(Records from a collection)
################

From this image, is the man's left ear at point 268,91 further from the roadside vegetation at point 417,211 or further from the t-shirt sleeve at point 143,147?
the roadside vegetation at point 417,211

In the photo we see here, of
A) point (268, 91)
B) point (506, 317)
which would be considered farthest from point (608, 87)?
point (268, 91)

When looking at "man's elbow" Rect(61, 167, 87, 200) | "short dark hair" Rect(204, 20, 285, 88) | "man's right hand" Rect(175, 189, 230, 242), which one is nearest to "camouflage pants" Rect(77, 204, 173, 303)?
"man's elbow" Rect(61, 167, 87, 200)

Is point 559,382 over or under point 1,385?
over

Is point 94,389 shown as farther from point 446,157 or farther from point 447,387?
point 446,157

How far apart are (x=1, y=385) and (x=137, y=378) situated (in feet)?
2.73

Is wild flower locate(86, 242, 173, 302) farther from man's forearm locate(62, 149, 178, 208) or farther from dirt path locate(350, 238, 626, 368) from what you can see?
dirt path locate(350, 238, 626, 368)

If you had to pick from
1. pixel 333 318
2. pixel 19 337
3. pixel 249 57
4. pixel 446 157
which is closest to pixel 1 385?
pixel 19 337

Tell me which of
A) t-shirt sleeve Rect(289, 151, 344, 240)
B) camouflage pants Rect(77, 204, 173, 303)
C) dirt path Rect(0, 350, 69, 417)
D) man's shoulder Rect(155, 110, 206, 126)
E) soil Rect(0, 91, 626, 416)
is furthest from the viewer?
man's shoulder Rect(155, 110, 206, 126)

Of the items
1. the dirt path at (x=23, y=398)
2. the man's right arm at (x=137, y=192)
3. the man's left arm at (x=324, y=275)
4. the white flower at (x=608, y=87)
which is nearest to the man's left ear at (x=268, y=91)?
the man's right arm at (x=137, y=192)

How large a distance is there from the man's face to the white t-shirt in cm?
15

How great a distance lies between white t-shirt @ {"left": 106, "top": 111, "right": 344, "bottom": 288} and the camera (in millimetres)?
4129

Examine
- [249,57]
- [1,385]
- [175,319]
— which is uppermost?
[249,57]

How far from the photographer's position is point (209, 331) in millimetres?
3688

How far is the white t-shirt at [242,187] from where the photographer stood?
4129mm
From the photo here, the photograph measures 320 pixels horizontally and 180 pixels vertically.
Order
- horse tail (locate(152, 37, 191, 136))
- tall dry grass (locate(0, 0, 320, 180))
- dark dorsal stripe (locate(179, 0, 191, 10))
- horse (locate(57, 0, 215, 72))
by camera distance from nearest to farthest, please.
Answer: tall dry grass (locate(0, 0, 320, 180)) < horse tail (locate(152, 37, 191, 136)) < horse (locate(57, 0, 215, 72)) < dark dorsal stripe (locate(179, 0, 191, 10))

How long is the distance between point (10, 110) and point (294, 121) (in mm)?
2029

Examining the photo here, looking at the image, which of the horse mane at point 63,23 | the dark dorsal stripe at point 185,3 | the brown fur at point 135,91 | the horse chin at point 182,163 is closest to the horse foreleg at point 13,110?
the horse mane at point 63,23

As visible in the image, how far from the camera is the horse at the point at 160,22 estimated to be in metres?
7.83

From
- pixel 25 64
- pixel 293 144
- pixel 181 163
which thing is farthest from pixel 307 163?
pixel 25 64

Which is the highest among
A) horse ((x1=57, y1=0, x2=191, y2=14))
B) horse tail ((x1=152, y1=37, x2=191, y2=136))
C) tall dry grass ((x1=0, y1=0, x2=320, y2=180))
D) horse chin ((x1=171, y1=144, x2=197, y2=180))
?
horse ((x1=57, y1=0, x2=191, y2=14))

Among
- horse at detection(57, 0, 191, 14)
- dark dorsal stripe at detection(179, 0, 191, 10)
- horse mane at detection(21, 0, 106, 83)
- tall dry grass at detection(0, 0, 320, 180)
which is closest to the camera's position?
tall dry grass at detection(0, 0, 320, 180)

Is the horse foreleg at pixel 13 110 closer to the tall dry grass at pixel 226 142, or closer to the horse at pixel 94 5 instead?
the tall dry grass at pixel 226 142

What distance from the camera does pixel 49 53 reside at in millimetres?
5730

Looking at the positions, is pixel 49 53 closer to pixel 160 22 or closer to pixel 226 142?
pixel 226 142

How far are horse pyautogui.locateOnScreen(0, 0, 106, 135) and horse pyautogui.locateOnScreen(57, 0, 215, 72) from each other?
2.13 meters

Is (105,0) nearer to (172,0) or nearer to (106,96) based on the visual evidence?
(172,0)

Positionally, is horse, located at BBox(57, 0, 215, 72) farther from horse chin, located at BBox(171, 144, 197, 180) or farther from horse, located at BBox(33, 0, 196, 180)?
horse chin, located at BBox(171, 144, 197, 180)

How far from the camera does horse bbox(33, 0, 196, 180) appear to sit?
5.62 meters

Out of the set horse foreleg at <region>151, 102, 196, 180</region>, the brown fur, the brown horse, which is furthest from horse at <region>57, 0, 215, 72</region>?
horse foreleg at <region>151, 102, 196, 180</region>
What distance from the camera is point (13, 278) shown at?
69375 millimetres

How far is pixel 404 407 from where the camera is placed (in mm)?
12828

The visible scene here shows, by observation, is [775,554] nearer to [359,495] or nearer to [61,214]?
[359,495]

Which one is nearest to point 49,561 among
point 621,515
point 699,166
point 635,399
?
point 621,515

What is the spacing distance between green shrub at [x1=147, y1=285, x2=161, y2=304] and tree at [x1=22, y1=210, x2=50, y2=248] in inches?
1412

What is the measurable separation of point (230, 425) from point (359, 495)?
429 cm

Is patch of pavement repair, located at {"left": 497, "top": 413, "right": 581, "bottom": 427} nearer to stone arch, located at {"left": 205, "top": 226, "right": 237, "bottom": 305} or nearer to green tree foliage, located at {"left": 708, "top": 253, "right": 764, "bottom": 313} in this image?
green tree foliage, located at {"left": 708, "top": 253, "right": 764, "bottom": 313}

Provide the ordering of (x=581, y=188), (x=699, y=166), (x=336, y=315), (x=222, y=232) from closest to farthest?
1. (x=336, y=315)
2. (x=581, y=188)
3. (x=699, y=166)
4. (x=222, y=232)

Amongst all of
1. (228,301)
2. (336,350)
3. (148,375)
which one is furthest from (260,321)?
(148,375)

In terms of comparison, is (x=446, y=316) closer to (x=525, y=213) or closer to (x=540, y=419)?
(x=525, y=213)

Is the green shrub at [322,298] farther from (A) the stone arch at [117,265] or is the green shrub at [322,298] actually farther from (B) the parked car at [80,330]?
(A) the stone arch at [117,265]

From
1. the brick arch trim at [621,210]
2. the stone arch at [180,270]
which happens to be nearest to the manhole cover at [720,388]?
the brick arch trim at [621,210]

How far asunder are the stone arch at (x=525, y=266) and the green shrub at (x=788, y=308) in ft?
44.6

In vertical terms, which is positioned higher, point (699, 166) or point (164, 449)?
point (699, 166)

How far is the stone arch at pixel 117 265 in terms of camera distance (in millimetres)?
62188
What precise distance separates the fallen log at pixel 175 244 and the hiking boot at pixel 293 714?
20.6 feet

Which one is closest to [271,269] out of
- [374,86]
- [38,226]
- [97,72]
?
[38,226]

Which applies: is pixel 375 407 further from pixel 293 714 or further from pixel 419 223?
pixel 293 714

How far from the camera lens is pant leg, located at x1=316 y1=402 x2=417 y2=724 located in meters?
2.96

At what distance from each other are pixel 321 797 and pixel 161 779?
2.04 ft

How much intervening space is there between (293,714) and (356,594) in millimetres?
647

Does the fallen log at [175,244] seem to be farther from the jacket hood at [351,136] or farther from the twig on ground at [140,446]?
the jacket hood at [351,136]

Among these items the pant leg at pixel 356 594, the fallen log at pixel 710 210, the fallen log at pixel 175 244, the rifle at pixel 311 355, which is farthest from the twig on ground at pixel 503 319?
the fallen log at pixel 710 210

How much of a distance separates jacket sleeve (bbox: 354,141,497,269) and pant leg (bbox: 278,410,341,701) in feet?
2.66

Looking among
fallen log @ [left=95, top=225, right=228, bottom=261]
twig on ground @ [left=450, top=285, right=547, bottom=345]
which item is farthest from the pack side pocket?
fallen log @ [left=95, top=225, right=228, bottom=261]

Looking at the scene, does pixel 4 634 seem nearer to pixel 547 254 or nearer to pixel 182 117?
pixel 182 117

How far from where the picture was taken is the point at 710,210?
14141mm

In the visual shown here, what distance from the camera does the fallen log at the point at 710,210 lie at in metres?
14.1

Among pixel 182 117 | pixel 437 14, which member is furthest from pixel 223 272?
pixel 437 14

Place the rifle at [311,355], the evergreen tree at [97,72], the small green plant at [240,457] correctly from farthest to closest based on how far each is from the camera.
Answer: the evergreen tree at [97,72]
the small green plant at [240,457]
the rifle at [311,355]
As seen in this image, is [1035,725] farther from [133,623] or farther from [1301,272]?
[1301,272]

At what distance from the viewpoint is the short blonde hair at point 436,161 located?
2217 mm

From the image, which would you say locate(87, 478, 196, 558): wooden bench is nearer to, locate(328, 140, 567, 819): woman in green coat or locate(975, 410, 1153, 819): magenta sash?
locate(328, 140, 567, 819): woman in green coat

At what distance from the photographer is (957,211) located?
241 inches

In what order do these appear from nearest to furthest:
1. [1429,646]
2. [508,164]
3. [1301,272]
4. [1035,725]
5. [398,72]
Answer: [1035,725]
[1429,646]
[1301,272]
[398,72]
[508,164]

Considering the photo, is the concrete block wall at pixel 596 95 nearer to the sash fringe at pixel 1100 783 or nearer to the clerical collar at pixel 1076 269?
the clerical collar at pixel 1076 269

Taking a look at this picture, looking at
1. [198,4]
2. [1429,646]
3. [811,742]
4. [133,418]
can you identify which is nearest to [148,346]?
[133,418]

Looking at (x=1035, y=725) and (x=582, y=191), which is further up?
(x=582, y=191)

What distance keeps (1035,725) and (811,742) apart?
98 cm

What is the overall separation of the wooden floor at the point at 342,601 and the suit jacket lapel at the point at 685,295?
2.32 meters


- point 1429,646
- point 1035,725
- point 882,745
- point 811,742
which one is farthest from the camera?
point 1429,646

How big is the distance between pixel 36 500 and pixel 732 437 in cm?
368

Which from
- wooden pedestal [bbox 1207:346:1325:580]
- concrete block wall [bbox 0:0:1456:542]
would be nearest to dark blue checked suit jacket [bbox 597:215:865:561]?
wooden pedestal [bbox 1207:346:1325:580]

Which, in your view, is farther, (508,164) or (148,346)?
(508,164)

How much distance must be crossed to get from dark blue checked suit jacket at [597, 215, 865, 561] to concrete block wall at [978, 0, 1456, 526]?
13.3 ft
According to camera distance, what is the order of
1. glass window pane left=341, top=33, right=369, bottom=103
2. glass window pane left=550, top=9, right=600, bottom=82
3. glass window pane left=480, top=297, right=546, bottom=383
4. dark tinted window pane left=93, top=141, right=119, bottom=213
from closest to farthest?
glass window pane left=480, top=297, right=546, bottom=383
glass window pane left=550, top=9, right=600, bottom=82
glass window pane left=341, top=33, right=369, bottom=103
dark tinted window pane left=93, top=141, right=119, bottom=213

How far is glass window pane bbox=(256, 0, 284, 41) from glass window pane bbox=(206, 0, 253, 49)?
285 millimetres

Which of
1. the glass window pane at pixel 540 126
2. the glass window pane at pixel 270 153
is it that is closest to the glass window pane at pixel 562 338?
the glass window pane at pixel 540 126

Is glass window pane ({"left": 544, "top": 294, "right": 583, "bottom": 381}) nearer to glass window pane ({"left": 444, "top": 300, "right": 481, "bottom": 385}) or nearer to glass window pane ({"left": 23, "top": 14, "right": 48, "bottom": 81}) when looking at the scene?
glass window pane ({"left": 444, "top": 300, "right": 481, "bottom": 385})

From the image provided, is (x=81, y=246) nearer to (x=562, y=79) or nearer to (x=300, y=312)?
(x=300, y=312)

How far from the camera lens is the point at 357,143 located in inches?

################

• [Exercise]:
Only the lines from the one holding "at the scene?" through the end of the listing should be given again, exactly and with both ends included.

• [Task answer]:
Is glass window pane ({"left": 544, "top": 294, "right": 583, "bottom": 381}) nearer to glass window pane ({"left": 444, "top": 300, "right": 481, "bottom": 385}) or nearer to glass window pane ({"left": 23, "top": 14, "right": 48, "bottom": 81}) when looking at the scene?
glass window pane ({"left": 444, "top": 300, "right": 481, "bottom": 385})

From the image provided, is (x=81, y=246) nearer to (x=562, y=79) or nearer to (x=300, y=312)?
(x=300, y=312)

How far from the camera lens is the point at 357,143 located in inches?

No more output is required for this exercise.